El tercer piso era una cueva.
"Cuevas", en la jerga del coleccionismo de revistas, debo aclarar,
son lugares que sólo algunos iniciados conocen, dado que se encuentran en
recónditos sucuchos de galerías comerciales. La particularidad consistía en que
éste se emplazaba al aire libre.
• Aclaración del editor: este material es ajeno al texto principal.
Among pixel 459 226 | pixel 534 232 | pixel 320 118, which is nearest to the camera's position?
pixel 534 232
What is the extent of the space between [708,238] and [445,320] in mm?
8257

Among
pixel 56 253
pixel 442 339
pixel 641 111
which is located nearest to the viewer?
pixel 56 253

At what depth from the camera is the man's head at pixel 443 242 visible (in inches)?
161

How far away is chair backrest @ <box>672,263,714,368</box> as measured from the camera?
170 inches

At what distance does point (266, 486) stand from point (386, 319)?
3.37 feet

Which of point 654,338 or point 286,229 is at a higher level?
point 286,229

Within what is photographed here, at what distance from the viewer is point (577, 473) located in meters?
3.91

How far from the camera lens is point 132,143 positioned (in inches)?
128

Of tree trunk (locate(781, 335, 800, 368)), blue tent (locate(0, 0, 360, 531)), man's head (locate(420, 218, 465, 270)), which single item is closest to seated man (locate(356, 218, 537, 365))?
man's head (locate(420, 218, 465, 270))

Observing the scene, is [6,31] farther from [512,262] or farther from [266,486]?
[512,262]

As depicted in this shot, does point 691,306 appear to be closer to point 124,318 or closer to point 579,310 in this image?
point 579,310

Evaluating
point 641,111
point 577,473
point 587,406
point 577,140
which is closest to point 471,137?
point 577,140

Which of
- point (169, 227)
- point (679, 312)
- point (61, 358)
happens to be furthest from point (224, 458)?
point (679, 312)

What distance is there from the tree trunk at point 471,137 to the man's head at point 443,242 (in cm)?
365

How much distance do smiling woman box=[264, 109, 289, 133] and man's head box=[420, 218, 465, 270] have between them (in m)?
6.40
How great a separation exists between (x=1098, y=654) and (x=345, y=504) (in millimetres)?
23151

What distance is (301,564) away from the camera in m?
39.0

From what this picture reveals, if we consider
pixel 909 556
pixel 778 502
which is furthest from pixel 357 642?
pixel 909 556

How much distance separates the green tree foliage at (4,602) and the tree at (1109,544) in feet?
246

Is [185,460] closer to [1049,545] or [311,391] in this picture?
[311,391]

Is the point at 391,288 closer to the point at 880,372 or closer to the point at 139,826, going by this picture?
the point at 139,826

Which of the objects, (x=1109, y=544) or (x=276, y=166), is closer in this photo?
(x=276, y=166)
Se cuestionará el absurdo de exponer revistas
antiguas al sol, la humedad, la lluvia. Comparto el cuestionamiento, pero no
puedo explicarlo. Hay cosas que son como son, se toman o se dejan.
No obstante, cuando uno se
encuentra con locales donde el material luce apilado de cualquier manera, con
absoluto descuido, como en el caso, es buen indicio en cuanto al precio del
mismo. Todo lo contrario de las comiquerías en que el ensobrado, la exhibición
prolija y esmerada es directamente proporcional a las fortunas que pretenden.
Ubiqué al fondo de un estante,
guiado por el olfato del que siempre me he jactado, unos curiosos ejemplares de
historietas cómicas de los '60, cuyas tapas nunca había visto. En ellas se
fusionaban personajes de distintas editoriales, una especie de crossover
(término usado por los yankees para este tipo de entrecruzamientos) impensable
en publicaciones de aquella época.
La excitación de hallarme frente
a algo excepcional a precio de ganga duró un instante. El que parecía ser dueño
de la cueva se me acercó, y sin que medie palabra de mi parte, arrancó una insólita monserga sobre cierto
coleccionista que le había ofrecido un precio irrisorio por el número seis de
no sé qué cosa. "Aquí no se vende barato", era el mensaje. Lo
interrumpí.
-Sólo quiero que me diga cuánto
pretende por estas revistas.
Antes de que llegase la respuesta
sabía que la cifra resultaría un disparate, que me iba a ir sin comprar nada.
Los pisos superiores suelen ser hostiles. Sólo habita en ellos la aridez, el desencanto.